—Al dar muerte a Cailidín, el héroe Cuchulainn estaba en realidad sellando su propio fin.
En el exterior se había desatado una fuerte tormenta y los chicos, sentados en corro alrededor de Martin, imaginaban que los truenos eran los ecos del combate entre los dos guerreros irlandeses y que los relámpagos que rasgaban la oscuridad eran los destellos de sus espadas al chocar entre sí. La voz de Martin, que se sabía aquella historia de memoria, flotaba en el aire frío del dormitorio y envolvía a todo el auditorio. Ni siquiera los más pequeños estaban dispuestos a rendirse al sueño hasta que no concluyese el relato.
—La esposa de Cailidín estaba embarazada cuando murió su marido, y cuando los niños nacieron…
—¿Los niños? ¿Es que tuvo gemelos? —inquirió Will.
—No, eran más de dos. Según cuenta la leyenda, fueron seis niños en total. Y al nacer, su madre los envió al extranjero para que estudiaran hechicería y pudieran vengar a su padre.
—¿Hechicería? —preguntó Isaac—. ¿Dónde?
—Antiguamente se podía estudiar hechicería en varias universidades de Europa —respondió Geoffrey, con la voz grave y el semblante cubierto por una máscara de profunda seriedad, como si estuviera diciendo una verdad irrefutable—. Pero hace ya varios siglos que se prohibieron esos estudios.
—¿Por qué?
—¡Schsss, callaos! Sigue con la historia, Martin —le pidió Will—. ¿Qué pasó con Cuchulainn?
—Sí, ¿qué pasó?
—Cuando se hicieron mayores, los hijos de Cailidín buscaron a Cuchulainn por toda Irlanda y modelaron guerreros con hojas secas caídas de los árboles de los bosques para que el asesino de su padre no pudiera esconderse en ninguna parte. También hicieron aparecer batallones fantasmales para que los ayudaran en su búsqueda, y cuando por fin dieron con él, uno de los hijos de Cailidín consiguió herirlo lanzándole una jabalina envenenada. Cuchulainn supo entonces que la muerte se acercaba, pero no estaba dispuesto a rendirse.
—¿Qué hizo?
—¿Los venció antes de morir?
—Casi —contestó Martin con una enigmática sonrisa—. Como notó que las fuerzas empezaban a fallarle, se ató a sí mismo a una columna para poder mantenerse erguido y seguir luchando. Al verlo, herido de muerte y sin embargo todavía dispuesto a presentar batalla, nadie, ninguno de los hijos hechiceros de Cailidín, se atrevió a acercarse a él durante tres días… Hasta que un cuervo se posó en lo alto de la columna y entonces todos supieron que el héroe de Irlanda había muerto.
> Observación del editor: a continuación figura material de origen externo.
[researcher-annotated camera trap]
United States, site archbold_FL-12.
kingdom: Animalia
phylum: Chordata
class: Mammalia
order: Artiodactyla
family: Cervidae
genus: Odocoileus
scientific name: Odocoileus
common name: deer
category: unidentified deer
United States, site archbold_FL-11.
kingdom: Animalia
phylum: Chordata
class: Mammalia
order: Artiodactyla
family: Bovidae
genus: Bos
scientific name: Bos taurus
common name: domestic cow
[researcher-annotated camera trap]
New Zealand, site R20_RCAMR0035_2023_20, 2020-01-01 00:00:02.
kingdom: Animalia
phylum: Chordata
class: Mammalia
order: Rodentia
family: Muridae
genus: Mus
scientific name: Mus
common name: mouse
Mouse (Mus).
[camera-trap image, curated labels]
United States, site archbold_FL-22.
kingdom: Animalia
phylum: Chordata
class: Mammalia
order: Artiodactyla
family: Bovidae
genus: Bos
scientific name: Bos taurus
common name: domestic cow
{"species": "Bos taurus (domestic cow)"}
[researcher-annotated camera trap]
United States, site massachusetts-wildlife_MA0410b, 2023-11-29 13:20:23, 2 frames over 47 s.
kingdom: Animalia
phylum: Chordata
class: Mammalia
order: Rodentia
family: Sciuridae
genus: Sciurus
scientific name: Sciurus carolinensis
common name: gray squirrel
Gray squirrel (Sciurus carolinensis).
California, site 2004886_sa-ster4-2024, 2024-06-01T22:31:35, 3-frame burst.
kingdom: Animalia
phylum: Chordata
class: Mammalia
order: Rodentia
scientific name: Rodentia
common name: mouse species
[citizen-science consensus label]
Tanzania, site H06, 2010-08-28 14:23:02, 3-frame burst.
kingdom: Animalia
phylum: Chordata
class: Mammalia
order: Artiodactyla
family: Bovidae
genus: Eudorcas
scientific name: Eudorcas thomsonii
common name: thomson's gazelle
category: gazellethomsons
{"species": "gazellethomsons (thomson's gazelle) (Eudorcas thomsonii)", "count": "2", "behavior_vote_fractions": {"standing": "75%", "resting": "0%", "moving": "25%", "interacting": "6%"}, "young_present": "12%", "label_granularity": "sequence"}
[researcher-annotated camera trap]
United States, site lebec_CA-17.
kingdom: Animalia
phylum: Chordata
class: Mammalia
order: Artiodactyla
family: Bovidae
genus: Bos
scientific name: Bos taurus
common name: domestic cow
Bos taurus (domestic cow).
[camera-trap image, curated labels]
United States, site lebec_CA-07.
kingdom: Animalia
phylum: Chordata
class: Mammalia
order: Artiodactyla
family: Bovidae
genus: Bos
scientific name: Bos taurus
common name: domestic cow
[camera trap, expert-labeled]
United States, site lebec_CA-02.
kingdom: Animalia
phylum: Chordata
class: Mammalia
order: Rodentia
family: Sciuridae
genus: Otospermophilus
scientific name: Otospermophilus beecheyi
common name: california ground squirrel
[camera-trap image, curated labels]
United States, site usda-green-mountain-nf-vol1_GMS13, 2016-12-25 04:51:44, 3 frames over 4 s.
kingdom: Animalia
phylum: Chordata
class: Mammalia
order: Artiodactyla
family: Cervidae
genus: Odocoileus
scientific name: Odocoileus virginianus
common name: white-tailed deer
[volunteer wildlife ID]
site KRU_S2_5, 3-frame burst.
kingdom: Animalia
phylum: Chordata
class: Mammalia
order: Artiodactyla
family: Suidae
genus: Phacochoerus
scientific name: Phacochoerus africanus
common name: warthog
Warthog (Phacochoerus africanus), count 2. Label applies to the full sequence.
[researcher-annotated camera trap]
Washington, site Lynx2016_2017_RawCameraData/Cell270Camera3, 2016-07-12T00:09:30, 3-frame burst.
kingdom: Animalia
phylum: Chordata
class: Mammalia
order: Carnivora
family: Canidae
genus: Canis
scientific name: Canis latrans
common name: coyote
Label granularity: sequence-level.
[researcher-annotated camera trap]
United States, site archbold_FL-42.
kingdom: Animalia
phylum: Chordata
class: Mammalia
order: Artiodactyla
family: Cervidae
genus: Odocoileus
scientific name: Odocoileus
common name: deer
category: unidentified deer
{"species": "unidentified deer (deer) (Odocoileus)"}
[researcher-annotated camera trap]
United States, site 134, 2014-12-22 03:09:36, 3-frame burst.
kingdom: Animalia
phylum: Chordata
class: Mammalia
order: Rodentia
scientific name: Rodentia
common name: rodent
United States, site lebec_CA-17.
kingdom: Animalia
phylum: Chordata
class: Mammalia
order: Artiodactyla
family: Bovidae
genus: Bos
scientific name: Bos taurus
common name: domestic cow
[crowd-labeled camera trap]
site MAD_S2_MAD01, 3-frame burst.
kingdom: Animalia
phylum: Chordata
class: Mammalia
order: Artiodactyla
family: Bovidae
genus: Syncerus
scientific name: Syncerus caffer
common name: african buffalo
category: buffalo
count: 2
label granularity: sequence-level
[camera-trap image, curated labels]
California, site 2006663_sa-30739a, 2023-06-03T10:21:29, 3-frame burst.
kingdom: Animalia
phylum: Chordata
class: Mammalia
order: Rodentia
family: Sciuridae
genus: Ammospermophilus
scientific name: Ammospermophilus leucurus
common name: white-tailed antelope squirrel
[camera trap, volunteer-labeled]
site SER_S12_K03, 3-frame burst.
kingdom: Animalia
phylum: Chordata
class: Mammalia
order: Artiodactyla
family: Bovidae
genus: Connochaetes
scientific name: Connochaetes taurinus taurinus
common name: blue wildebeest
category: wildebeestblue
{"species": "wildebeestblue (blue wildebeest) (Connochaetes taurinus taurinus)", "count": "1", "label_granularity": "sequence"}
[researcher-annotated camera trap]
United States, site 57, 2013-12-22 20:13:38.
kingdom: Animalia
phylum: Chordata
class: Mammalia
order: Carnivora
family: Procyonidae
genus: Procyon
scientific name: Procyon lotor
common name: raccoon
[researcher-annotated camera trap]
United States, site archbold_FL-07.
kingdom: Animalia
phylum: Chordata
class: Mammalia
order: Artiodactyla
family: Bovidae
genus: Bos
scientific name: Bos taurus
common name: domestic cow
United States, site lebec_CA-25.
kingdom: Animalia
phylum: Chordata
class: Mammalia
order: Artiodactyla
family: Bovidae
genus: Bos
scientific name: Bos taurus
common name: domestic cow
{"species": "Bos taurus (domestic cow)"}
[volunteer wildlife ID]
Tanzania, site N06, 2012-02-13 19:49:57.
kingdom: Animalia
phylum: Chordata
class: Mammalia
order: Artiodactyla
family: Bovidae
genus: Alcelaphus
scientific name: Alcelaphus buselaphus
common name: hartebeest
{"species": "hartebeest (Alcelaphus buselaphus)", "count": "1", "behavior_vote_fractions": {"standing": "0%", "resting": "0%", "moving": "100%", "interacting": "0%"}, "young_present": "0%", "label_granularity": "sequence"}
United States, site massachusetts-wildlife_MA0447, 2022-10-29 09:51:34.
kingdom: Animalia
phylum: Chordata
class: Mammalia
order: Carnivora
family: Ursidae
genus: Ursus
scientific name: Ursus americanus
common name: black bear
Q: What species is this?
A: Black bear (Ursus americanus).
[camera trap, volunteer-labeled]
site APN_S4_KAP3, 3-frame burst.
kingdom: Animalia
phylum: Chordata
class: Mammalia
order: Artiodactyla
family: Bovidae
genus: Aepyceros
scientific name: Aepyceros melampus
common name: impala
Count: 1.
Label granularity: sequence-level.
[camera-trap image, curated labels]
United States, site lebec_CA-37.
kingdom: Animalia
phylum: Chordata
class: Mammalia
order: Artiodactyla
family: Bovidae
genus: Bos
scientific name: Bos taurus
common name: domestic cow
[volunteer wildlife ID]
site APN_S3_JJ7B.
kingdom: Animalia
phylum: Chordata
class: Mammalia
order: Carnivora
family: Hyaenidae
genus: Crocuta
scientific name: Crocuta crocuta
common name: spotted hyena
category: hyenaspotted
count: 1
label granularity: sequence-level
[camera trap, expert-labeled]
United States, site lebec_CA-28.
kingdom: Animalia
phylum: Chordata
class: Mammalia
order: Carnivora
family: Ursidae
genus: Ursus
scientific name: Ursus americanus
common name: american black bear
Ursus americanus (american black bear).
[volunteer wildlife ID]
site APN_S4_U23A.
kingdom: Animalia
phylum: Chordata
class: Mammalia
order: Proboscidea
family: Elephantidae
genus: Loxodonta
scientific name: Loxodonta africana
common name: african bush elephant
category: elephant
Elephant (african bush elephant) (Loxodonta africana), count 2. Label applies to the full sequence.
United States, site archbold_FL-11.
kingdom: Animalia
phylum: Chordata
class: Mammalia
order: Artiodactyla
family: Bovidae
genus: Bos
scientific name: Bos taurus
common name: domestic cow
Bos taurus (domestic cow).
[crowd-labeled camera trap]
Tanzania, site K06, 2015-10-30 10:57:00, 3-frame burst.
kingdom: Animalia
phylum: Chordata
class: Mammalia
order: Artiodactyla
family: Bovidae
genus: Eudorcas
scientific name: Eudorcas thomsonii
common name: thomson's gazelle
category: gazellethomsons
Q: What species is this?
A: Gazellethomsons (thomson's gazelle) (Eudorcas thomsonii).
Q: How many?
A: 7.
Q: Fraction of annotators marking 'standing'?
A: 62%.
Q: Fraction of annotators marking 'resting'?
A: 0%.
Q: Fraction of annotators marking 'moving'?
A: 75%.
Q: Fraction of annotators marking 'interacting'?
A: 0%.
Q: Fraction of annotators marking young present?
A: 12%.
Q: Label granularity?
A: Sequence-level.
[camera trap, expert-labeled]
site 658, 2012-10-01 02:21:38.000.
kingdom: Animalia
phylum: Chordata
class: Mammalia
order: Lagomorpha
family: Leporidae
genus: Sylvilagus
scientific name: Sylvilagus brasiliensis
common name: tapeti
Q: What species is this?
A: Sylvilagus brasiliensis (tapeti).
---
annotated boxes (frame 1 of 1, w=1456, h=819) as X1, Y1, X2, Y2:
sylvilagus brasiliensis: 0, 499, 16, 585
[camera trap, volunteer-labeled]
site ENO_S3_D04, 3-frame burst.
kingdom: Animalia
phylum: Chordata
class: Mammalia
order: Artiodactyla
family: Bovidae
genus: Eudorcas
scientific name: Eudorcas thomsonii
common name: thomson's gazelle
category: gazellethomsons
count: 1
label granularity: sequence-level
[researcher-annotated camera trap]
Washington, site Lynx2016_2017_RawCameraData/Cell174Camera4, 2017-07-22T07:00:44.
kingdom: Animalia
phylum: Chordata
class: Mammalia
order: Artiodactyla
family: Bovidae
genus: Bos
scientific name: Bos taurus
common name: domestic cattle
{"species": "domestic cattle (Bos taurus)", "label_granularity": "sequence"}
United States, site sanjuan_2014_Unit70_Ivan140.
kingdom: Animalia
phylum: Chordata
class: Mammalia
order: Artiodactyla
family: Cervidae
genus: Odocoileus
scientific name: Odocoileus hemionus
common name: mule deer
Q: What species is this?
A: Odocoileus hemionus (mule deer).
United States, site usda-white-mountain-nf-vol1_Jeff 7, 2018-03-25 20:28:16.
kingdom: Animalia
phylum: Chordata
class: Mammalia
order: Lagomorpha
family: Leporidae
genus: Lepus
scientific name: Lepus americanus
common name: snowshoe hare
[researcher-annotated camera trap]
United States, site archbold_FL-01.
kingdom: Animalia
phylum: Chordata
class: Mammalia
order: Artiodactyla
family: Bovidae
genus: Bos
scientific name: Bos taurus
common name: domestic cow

Como si hubiese querido marcar el punto y final de la historia, un trueno retumbó encima mismo del edificio del Orfanato Chatterton y algunos de los más pequeños dieron un respingo, asustados. Empujada por el viento, la lluvia ametrallaba los cristales con violencia.
—Ese ha sonado muy cerca —comentó Isaac en un murmullo.
—Buena historia, Martin —dijo Desmond desde su cama. Todos se giraron sorprendidos a mirarlo, pues no era frecuente que él aplaudiera ninguno de los relatos que Martin contaba por las noches.
—A mí también me ha gustado —apuntó Will—. Un día yo seré un héroe como ese Cuchulainn.
Sus palabras quedaron algo difuminadas cuando todo su cuerpo se estremeció bajo el estruendo de un nuevo trueno. Encogió las piernas y subió los pies desnudos a la cama, convencido de que había sentido que el suelo temblaba. Pero, en realidad, todos pensaban igual que él: todos querían llegar a ser héroes.